Please restate the following records word for word.

--- Begin ---

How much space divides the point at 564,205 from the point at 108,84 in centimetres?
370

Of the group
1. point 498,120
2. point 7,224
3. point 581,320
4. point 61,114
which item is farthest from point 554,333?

--- End ---

PROBLEM SOLUTION >>
How much space divides the point at 564,205 from the point at 108,84 in centimetres?
370

Of the group
1. point 498,120
2. point 7,224
3. point 581,320
4. point 61,114
which item is farthest from point 554,333?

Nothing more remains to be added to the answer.